I am doing some calculations on row level in Scala/Spark. I have a dataframe created using JSON below-
{"available":false,"createTime":"2016-01-08","dataValue":{"names_source":{"first_names":["abc", "def"],"last_names_id":[123,456]},"another_source_array":[{"first":"1.1","last":"ONE"}],"another_source":"TableSources","location":"GMP", "timestamp":"2018-02-11"},"deleteTime":"2016-01-08"}
You can create dataframe using this JSON directly. My schema looks like below-
root
|-- available: boolean (nullable = true)
|-- createTime: string (nullable = true)
|-- dataValue: struct (nullable = true)
| |-- another_source: string (nullable = true)
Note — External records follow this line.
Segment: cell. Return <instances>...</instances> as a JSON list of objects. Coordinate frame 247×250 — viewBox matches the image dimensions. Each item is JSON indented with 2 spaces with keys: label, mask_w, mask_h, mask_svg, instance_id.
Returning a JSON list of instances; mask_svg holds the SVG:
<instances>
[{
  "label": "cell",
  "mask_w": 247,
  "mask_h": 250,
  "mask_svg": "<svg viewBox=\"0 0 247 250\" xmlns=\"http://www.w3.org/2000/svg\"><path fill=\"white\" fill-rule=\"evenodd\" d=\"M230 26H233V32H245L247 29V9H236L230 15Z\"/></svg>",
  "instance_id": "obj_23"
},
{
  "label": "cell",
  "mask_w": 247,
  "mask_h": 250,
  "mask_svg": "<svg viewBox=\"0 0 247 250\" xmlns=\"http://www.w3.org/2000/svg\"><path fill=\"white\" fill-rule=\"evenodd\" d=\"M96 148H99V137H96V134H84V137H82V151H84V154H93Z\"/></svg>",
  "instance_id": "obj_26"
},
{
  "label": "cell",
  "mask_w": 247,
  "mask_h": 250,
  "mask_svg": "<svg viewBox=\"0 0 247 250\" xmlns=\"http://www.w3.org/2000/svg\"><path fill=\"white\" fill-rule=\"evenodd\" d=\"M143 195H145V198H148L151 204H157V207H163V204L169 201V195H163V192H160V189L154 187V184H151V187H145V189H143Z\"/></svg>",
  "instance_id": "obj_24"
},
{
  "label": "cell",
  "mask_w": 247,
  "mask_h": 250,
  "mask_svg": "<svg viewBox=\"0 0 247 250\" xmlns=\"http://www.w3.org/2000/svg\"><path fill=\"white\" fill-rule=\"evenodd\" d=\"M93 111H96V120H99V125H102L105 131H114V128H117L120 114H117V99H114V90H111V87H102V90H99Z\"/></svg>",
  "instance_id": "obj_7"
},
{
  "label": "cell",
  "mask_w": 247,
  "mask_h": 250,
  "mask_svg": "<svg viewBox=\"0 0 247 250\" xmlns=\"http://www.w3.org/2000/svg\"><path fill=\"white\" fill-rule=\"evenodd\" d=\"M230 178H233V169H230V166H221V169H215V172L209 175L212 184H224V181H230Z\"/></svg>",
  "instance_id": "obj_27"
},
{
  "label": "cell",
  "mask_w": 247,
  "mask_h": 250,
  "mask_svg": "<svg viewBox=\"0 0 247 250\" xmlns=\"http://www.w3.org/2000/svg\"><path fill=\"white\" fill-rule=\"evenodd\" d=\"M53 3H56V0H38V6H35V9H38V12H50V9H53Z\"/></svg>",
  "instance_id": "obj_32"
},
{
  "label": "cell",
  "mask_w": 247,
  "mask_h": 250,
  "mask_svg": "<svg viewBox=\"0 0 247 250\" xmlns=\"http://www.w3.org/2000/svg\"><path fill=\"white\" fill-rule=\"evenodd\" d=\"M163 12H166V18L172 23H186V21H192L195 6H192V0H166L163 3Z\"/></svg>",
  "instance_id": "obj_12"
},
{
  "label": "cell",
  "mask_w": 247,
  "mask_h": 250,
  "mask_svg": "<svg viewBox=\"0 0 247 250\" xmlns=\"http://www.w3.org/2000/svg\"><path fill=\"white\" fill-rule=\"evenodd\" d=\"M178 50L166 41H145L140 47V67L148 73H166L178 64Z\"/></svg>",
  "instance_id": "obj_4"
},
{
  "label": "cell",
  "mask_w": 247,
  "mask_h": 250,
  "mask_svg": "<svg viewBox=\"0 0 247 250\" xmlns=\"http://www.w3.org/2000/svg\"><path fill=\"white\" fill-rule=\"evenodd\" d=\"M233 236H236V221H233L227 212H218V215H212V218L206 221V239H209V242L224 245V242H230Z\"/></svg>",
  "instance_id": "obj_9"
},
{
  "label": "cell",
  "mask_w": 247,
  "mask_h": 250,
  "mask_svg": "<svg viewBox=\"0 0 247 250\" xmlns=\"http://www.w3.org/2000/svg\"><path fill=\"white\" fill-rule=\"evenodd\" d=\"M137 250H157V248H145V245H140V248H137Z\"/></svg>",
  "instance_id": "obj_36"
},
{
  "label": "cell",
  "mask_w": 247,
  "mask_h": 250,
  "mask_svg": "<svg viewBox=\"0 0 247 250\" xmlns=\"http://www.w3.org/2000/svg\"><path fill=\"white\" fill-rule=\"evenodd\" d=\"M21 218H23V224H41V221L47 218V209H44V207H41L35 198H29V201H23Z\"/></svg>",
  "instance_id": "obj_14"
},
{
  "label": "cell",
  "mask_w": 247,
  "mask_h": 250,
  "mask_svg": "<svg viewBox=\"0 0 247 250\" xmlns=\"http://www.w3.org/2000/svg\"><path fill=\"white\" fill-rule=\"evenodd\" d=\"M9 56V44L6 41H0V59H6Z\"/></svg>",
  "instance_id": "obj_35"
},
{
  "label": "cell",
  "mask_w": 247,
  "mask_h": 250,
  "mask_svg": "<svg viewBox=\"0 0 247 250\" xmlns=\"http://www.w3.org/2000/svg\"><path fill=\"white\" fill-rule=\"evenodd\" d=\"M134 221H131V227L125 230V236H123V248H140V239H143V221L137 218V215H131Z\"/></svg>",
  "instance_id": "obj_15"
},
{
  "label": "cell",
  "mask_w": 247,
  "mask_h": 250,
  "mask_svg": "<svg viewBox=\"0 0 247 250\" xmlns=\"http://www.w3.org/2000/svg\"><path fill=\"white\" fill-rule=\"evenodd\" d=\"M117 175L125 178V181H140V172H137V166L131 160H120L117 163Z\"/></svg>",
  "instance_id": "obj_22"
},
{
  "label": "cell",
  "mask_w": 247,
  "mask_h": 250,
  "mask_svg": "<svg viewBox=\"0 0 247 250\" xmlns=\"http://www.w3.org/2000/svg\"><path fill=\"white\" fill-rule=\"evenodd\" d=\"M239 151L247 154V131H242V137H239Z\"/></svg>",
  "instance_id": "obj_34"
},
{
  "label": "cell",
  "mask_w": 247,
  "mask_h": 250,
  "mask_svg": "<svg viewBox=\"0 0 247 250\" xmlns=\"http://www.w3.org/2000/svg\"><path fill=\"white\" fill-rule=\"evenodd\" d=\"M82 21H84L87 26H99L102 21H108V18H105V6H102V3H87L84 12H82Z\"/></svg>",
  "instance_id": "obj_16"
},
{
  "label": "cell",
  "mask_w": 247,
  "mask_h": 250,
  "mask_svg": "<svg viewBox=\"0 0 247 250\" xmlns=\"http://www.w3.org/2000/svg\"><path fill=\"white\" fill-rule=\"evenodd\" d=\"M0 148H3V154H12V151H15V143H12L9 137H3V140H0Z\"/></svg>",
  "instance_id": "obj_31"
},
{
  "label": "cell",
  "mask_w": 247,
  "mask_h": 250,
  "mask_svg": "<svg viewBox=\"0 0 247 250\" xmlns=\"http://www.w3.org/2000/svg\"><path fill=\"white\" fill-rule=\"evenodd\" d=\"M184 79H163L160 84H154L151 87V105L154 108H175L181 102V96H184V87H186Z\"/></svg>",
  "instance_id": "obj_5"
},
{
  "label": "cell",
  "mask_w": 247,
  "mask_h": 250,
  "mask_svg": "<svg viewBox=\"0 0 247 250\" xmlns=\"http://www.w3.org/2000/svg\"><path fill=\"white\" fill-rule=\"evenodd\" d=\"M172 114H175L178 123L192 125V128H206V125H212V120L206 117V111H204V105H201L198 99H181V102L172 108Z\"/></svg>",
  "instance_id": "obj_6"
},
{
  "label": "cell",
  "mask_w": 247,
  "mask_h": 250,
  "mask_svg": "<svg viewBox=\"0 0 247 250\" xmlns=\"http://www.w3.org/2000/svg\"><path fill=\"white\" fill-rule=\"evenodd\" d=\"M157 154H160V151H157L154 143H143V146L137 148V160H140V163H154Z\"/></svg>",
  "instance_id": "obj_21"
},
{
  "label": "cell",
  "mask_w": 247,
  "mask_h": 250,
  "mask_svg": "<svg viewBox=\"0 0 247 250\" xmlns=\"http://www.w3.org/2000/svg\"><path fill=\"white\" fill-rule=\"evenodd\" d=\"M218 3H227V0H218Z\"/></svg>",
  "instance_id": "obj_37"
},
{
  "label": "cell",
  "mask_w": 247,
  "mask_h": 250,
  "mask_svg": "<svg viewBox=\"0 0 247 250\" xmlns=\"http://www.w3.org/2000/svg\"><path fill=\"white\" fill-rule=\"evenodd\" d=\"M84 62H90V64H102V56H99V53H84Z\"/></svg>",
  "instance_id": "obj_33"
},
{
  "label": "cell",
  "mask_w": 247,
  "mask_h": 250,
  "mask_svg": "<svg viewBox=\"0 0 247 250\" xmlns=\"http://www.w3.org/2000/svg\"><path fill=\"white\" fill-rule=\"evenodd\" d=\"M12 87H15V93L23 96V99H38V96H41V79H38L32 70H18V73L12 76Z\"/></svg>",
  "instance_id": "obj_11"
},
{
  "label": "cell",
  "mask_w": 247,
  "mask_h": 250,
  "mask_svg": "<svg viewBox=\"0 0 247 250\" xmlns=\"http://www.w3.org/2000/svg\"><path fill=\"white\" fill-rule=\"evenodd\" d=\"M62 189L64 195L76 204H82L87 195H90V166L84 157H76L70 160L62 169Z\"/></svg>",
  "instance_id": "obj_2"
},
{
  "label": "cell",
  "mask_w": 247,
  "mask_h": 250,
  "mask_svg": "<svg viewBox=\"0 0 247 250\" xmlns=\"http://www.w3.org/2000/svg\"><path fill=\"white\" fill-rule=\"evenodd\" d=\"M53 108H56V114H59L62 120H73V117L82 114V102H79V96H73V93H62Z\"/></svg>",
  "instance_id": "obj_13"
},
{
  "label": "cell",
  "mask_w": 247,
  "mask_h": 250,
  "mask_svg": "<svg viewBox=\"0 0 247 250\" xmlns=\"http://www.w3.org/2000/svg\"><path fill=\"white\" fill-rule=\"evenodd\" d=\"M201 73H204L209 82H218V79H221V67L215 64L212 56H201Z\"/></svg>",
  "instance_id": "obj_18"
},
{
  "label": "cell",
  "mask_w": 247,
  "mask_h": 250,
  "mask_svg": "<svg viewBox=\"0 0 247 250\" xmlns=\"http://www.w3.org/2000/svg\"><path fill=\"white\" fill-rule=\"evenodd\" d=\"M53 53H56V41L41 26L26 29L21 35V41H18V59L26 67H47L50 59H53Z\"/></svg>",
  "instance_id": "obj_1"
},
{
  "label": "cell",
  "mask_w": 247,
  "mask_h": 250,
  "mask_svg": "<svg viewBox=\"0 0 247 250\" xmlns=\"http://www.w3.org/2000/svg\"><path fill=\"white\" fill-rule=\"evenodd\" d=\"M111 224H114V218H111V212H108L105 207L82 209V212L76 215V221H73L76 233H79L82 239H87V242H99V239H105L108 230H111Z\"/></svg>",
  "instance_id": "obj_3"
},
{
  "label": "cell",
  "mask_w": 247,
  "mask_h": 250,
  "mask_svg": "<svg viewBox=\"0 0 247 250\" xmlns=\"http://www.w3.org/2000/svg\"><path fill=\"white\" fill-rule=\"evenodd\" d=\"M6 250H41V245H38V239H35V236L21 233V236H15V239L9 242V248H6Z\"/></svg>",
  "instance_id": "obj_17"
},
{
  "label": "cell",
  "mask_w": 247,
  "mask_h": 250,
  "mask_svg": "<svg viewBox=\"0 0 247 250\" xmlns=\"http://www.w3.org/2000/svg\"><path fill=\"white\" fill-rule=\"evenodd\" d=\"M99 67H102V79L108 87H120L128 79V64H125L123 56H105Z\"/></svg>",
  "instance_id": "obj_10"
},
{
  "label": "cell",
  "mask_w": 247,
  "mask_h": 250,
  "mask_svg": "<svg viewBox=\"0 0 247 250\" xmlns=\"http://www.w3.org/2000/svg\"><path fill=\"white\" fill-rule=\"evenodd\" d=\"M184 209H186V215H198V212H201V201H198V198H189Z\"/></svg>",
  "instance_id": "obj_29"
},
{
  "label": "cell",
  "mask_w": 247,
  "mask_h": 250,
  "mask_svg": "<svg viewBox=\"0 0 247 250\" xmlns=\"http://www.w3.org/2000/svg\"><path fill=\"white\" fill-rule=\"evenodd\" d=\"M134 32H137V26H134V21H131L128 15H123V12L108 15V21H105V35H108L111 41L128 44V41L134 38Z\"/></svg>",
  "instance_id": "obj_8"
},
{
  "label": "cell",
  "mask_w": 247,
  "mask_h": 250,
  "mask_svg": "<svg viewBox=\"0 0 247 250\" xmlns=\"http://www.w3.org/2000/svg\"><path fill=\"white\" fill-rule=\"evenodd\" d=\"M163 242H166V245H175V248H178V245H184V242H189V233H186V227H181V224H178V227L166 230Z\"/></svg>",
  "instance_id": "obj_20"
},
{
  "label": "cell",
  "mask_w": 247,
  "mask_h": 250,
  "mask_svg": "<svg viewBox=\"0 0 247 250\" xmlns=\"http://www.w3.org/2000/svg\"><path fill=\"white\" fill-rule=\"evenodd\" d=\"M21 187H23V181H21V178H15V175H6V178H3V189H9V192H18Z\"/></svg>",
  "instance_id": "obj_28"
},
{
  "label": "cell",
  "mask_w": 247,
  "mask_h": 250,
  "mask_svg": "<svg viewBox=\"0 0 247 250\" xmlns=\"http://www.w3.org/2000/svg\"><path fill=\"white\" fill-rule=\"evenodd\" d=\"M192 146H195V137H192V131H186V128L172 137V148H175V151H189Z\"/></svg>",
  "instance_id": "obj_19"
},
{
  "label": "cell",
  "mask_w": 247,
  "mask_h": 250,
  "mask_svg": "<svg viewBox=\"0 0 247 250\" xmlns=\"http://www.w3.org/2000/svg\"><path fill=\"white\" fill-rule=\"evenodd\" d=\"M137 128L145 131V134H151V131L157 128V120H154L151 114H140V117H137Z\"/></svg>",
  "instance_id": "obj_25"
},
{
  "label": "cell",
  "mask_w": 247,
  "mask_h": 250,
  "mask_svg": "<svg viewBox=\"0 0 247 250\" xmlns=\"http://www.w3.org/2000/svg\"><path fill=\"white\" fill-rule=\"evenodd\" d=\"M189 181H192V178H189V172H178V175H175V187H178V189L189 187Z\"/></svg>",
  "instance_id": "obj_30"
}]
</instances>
| |-- another_source_array: array (nullable = true)
| | |-- element: struct (containsNull = true)
| | | |-- first: string (nullable = true)
| | | |-- last: string (nullable = true)
| |-- location: string (nullable = true)
| |-- names_source: struct (nullable = true)
| | |-- first_names: array (nullable = true)
| | | |-- element: string (containsNull = true)
| | |-- last_names_id: array (nullable = true)
| | | |-- element: long (containsNull = true)
| |-- timestamp: string (nullable = true)
|-- deleteTime: string (nullable = true)
I am reading all columns separately with readSchema and writing with writeSchema. Out of two complex columns, I am able to process one but not other.
Below is a part of my read schema-
.add("names_source", StructType(
StructField("first_names", ArrayType.apply(StringType)) ::
StructField("last_names_id", ArrayType.apply(DoubleType)) ::
Nil
))
.add("another_source_array", ArrayType(StructType(
StructField("first", StringType) ::
StructField("last", StringType) ::
Nil
)))
Here is a part of my write schema-
.add("names_source", StructType.apply(Seq(
StructField("first_names", StringType),
StructField("last_names_id", DoubleType))
))
.add("another_source_array", ArrayType(StructType.apply(Seq(
StructField("first", StringType),
StructField("last", StringType))
)))
In processing, I am using a method to index all columns. below is my piece of code for the function-
def myMapRedFunction(df: DataFrame, spark: SparkSession): DataFrame = {
val columnIndex = dataIndexingSchema.fieldNames.zipWithIndex.toMap
val myRDD = df.rdd
.map(row => {
Row(
row.getAs[Boolean](columnIndex("available")),
parseDate(row.getAs[String](columnIndex("create_time"))),
??I Need help here??
row.getAs[String](columnIndex("another_source")),
anotherSourceArrayFunction(row.getSeq[Row](columnIndex("another_source_array"))),
row.getAs[String](columnIndex("location")),
row.getAs[String](columnIndex("timestamp")),
parseDate(row.getAs[String](columnIndex("delete_time")))
)
}).distinct
spark.createDataFrame(myRDD, dataWriteSchema)
}
another_source_array
column is being processed by anotherSourceArrayFunction
method to make sure we get schema as per the requirements. I need a similar function to get names_source
column. Below is the function that I am using for another_source_array
column.
def anotherSourceArrayFunction(data: Seq[Row]): Seq[Row] = {
if (data == null) {
data
} else {
data.map(r => {
val first = r.getAs[String]("first").ToUpperCase()
val last = r.getAs[String]("last")
new GenericRowWithSchema(Array(first,last), StructType(
StructField("first", StringType) ::
StructField("last", StringType) ::
Nil
))
})
}
}
Probably in short, I need something like this, where I can get my names_source
column structure as a struct.
names_source:struct<first_names:array<string>,last_names_id:array<bigint>>
another_source_array:array<struct<first:string,last:string>>
Above are the column schema required finally. I am able to get another_source_array
properly and need help in names_source
. I think my write schema for this column is correct but I am not sure. But I need finally names_source:struct<first_names:array<string>,last_names_id:array<bigint>>
as column schema.
Note: I am able to get another_source_array
column carefully without any problem. I kept here that function to make it better understanding.